13 November 2007
UNODC Head Praises Anti-Corruption "Climate Change" in Nigeria
VIENNA, 13 November (UN Information Service) -- On a visit to Nigeria today, the head of the United Nations Office on Drugs and Crime (UNODC), Antonio Maria Costa, praised Nigeria's efforts in bringing about a "climate change" in attitudes and practices associated with corruption.
"Thanks to strong political leadership and a fearless anti-corruption agency, high level officials who used to be esteemed or feared because of the money that they stole are now behind bars", said Mr. Costa. Greater international cooperation - for example as a result of the UNODC and World Bank Stolen Asset (StAR) Recovery Initiative - is helping the people of Nigeria to recover some of the estimated US dollars 400 billion that was stolen between 1960 and 1999. Preventive measures taken by the public and private sectors should help to reduce the risk of such plunder occurring in the future.
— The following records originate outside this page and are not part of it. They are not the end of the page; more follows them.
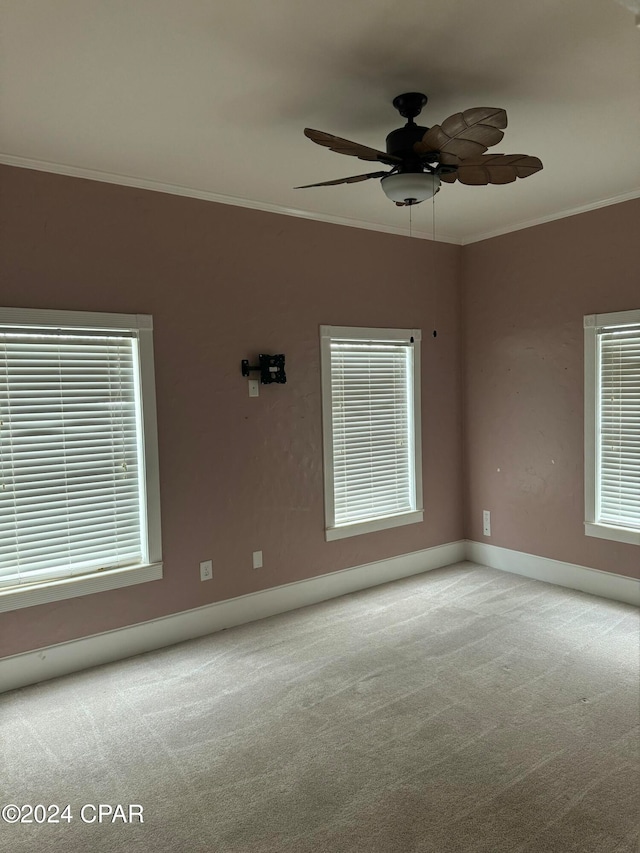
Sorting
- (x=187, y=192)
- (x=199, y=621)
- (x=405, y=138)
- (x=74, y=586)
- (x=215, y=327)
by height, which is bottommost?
(x=199, y=621)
The UNODC Executive Director praised the work of the Economic and Financial Crimes Commission (EFCC), calling it the "most effective anti-corruption agency in Africa". He described the Commission's Chairman, Mallam Nuhu Ribadu, as "a crime-buster made of the hardest steel alloy ever manufactured". He urged the Government to provide the EFCC with the resources and independence that it needs to carry out its work effectively.
He also urged the Nigerian authorities to do more to crack down on cyber-crime originating in Nigeria, to strengthen the accountability of public officials, and prevent money-laundering. He underlined UNODC's on-going commitment to strengthen judicial integrity and improve transparency and accountability in business transactions in Nigeria.
"Such checks and balances can ensure that, unlike in the past, Nigeria's wealth - particularly from oil and gas - will be shared by all of its citizens rather than a few corrupt leaders", said Mr. Costa.
He also urged foreign companies operating in Nigeria - particularly in extraction industries - to assume corporate responsibility for their activities. "If you contribute to corruption, you contribute to instability and increase your own costs and insecurity, not to mention the damage caused to the environment and the lives of vulnerable people - look no further than the Niger Delta", warned Mr. Costa.